:: Provided entries ::
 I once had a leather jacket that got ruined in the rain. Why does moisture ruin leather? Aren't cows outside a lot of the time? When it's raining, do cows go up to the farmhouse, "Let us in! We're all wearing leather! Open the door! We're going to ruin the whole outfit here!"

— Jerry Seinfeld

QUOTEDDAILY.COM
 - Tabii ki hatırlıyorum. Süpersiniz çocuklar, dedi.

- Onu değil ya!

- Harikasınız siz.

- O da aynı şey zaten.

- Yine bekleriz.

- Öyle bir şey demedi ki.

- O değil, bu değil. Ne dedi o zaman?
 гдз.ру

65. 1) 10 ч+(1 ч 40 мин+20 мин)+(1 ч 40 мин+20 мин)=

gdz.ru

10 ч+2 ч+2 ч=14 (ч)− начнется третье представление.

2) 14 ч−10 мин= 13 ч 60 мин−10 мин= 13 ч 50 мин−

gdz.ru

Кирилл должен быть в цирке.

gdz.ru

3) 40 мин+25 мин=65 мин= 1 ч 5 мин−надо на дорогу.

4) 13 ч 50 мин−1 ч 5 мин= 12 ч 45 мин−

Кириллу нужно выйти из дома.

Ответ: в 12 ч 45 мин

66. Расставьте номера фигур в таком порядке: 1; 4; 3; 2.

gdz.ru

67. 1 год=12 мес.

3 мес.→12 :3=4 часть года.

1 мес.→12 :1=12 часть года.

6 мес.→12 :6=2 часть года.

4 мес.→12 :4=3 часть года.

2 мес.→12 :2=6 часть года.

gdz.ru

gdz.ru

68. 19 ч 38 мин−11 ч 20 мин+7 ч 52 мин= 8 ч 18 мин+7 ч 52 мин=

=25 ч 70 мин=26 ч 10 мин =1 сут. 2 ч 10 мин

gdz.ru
:::
:: Provided entries ::
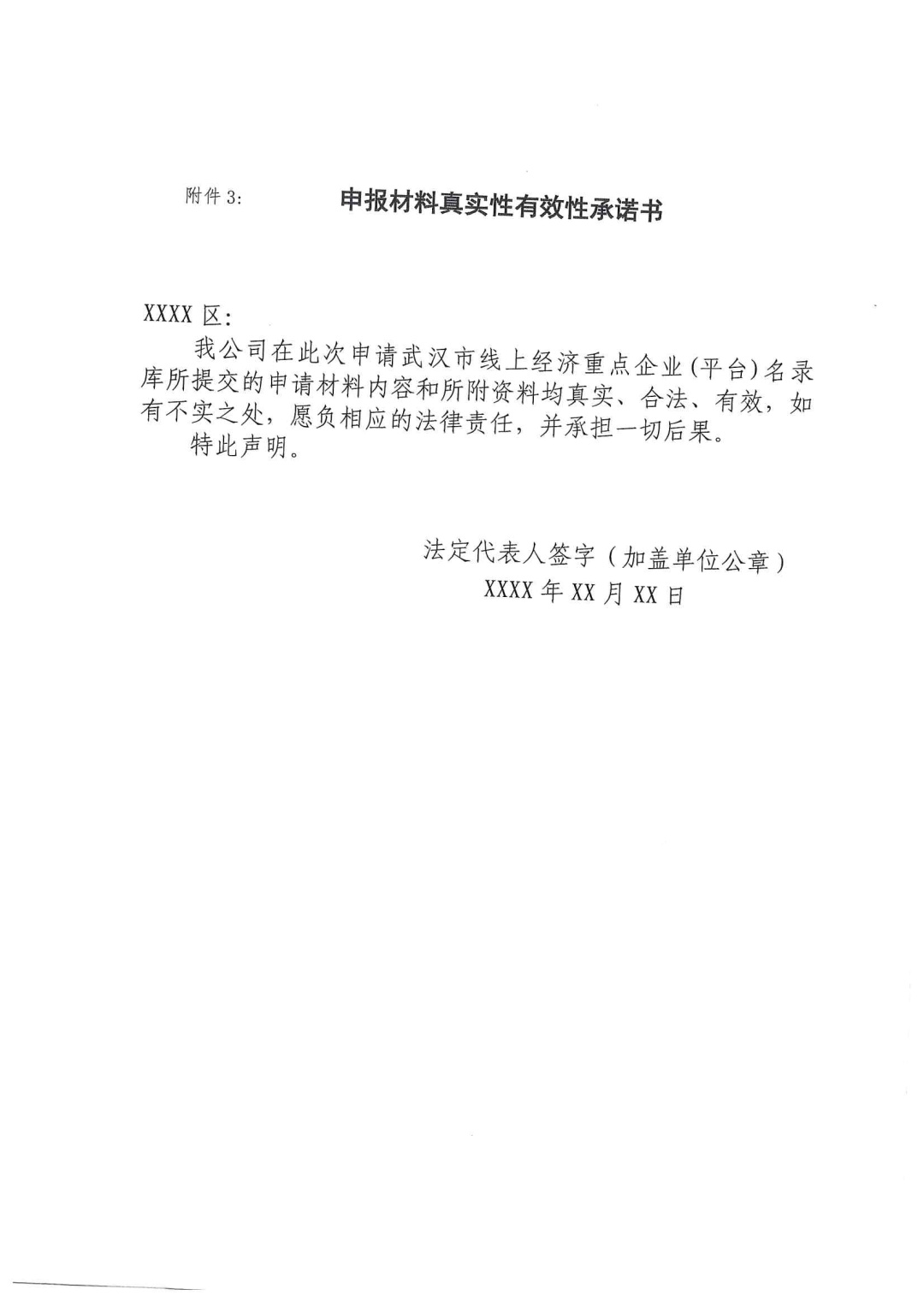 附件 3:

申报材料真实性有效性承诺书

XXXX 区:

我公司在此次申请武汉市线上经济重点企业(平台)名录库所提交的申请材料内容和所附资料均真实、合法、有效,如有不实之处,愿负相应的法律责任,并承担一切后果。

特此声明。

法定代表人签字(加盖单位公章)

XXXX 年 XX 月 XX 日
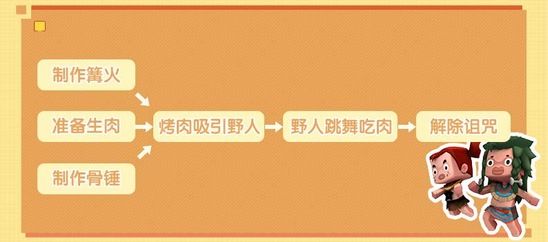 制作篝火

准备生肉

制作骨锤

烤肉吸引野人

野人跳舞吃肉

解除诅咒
:::
:: Provided entries ::
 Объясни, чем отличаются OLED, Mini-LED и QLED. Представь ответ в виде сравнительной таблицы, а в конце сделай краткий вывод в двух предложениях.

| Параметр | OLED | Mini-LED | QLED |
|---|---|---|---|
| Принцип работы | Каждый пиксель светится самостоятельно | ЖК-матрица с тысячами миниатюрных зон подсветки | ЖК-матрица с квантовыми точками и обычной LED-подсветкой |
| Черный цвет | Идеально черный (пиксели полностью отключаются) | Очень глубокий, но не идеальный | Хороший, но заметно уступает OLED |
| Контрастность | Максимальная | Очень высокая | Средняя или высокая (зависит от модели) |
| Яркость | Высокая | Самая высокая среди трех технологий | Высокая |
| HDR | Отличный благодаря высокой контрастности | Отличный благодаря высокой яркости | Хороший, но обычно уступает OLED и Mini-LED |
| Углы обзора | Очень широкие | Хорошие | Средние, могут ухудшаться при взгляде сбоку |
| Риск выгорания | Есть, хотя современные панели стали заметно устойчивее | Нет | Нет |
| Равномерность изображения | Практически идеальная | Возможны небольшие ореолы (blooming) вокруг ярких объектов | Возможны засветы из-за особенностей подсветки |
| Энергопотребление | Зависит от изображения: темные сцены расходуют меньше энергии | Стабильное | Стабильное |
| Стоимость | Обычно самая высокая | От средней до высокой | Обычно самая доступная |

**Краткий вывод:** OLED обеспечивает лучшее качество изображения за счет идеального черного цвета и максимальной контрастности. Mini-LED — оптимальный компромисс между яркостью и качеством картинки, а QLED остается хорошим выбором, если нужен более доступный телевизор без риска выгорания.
:::
## [Directions for this task]
Copy out, exactly and alone, the lines of the entries above between the ones holding "взгляде сбоку |" and "без риска выгорания.", inclusive.

## [Task result]
| Углы обзора | Очень широкие | Хорошие | Средние, могут ухудшаться при взгляде сбоку |
| Риск выгорания | Есть, хотя современные панели стали заметно устойчивее | Нет | Нет |
| Равномерность изображения | Практически идеальная | Возможны небольшие ореолы (blooming) вокруг ярких объектов | Возможны засветы из-за особенностей подсветки |
| Энергопотребление | Зависит от изображения: темные сцены расходуют меньше энергии | Стабильное | Стабильное |
| Стоимость | Обычно самая высокая | От средней до высокой | Обычно самая доступная |

**Краткий вывод:** OLED обеспечивает лучшее качество изображения за счет идеального черного цвета и максимальной контрастности. Mini-LED — оптимальный компромисс между яркостью и качеством картинки, а QLED остается хорошим выбором, если нужен более доступный телевизор без риска выгорания.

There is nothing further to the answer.